* Collected data entries

○ ○ ○ ○ ○

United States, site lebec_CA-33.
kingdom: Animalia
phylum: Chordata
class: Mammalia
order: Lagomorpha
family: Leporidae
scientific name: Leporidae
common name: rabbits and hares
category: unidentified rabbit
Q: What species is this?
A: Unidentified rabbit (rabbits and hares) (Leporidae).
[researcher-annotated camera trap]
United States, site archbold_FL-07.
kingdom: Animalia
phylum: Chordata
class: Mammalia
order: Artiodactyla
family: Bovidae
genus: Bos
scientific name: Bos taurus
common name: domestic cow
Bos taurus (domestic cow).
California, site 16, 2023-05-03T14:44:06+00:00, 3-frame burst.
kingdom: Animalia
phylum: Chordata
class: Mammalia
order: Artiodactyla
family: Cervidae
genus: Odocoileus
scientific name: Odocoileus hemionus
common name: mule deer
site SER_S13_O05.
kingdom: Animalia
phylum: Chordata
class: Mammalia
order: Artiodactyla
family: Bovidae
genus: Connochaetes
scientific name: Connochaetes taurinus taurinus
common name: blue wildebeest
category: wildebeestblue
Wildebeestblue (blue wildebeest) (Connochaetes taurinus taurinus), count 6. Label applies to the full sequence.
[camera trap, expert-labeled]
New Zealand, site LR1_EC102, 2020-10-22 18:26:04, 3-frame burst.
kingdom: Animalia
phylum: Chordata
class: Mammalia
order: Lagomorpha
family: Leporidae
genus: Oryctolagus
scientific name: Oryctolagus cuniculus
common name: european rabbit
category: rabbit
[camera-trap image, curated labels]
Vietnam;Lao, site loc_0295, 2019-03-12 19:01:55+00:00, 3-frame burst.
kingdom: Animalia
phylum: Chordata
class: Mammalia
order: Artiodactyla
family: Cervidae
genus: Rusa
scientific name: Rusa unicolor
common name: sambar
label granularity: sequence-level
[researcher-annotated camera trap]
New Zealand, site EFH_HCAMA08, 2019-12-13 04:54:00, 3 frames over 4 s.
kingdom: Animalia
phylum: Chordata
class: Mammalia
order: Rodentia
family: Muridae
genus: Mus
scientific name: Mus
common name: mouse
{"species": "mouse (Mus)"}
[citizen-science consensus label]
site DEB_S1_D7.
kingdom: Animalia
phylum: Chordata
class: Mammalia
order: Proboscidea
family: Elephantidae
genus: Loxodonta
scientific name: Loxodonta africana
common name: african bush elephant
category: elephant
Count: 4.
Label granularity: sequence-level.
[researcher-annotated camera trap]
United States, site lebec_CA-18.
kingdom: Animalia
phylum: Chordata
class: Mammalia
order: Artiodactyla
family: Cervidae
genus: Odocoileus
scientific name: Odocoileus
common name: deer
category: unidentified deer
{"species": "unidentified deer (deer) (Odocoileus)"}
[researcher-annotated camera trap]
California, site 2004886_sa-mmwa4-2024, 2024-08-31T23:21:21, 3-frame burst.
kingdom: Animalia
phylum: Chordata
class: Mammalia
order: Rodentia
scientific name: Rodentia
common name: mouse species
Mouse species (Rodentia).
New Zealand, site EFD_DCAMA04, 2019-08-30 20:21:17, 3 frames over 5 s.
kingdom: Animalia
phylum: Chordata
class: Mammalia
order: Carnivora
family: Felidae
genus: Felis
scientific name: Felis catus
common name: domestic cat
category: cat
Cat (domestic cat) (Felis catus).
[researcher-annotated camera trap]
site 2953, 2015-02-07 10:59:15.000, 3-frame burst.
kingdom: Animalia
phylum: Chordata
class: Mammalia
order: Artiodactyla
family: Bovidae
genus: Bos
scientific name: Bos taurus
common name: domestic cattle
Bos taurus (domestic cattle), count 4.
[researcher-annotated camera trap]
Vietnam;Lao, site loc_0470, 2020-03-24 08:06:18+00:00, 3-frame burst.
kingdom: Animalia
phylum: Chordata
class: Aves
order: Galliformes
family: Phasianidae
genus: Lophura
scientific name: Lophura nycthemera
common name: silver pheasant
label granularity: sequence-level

○ ○ ○ ○ ○

* ABOUT THIS TASK
Copy every record again, keeping each word unchanged.

* TASK OUTPUT
United States, site lebec_CA-33.
kingdom: Animalia
phylum: Chordata
class: Mammalia
order: Lagomorpha
family: Leporidae
scientific name: Leporidae
common name: rabbits and hares
category: unidentified rabbit
Q: What species is this?
A: Unidentified rabbit (rabbits and hares) (Leporidae).
[researcher-annotated camera trap]
United States, site archbold_FL-07.
kingdom: Animalia
phylum: Chordata
class: Mammalia
order: Artiodactyla
family: Bovidae
genus: Bos
scientific name: Bos taurus
common name: domestic cow
Bos taurus (domestic cow).
California, site 16, 2023-05-03T14:44:06+00:00, 3-frame burst.
kingdom: Animalia
phylum: Chordata
class: Mammalia
order: Artiodactyla
family: Cervidae
genus: Odocoileus
scientific name: Odocoileus hemionus
common name: mule deer
site SER_S13_O05.
kingdom: Animalia
phylum: Chordata
class: Mammalia
order: Artiodactyla
family: Bovidae
genus: Connochaetes
scientific name: Connochaetes taurinus taurinus
common name: blue wildebeest
category: wildebeestblue
Wildebeestblue (blue wildebeest) (Connochaetes taurinus taurinus), count 6. Label applies to the full sequence.
[camera trap, expert-labeled]
New Zealand, site LR1_EC102, 2020-10-22 18:26:04, 3-frame burst.
kingdom: Animalia
phylum: Chordata
class: Mammalia
order: Lagomorpha
family: Leporidae
genus: Oryctolagus
scientific name: Oryctolagus cuniculus
common name: european rabbit
category: rabbit
[camera-trap image, curated labels]
Vietnam;Lao, site loc_0295, 2019-03-12 19:01:55+00:00, 3-frame burst.
kingdom: Animalia
phylum: Chordata
class: Mammalia
order: Artiodactyla
family: Cervidae
genus: Rusa
scientific name: Rusa unicolor
common name: sambar
label granularity: sequence-level
[researcher-annotated camera trap]
New Zealand, site EFH_HCAMA08, 2019-12-13 04:54:00, 3 frames over 4 s.
kingdom: Animalia
phylum: Chordata
class: Mammalia
order: Rodentia
family: Muridae
genus: Mus
scientific name: Mus
common name: mouse
{"species": "mouse (Mus)"}
[citizen-science consensus label]
site DEB_S1_D7.
kingdom: Animalia
phylum: Chordata
class: Mammalia
order: Proboscidea
family: Elephantidae
genus: Loxodonta
scientific name: Loxodonta africana
common name: african bush elephant
category: elephant
Count: 4.
Label granularity: sequence-level.
[researcher-annotated camera trap]
United States, site lebec_CA-18.
kingdom: Animalia
phylum: Chordata
class: Mammalia
order: Artiodactyla
family: Cervidae
genus: Odocoileus
scientific name: Odocoileus
common name: deer
category: unidentified deer
{"species": "unidentified deer (deer) (Odocoileus)"}
[researcher-annotated camera trap]
California, site 2004886_sa-mmwa4-2024, 2024-08-31T23:21:21, 3-frame burst.
kingdom: Animalia
phylum: Chordata
class: Mammalia
order: Rodentia
scientific name: Rodentia
common name: mouse species
Mouse species (Rodentia).
New Zealand, site EFD_DCAMA04, 2019-08-30 20:21:17, 3 frames over 5 s.
kingdom: Animalia
phylum: Chordata
class: Mammalia
order: Carnivora
family: Felidae
genus: Felis
scientific name: Felis catus
common name: domestic cat
category: cat
Cat (domestic cat) (Felis catus).
[researcher-annotated camera trap]
site 2953, 2015-02-07 10:59:15.000, 3-frame burst.
kingdom: Animalia
phylum: Chordata
class: Mammalia
order: Artiodactyla
family: Bovidae
genus: Bos
scientific name: Bos taurus
common name: domestic cattle
Bos taurus (domestic cattle), count 4.
[researcher-annotated camera trap]
Vietnam;Lao, site loc_0470, 2020-03-24 08:06:18+00:00, 3-frame burst.
kingdom: Animalia
phylum: Chordata
class: Aves
order: Galliformes
family: Phasianidae
genus: Lophura
scientific name: Lophura nycthemera
common name: silver pheasant
label granularity: sequence-level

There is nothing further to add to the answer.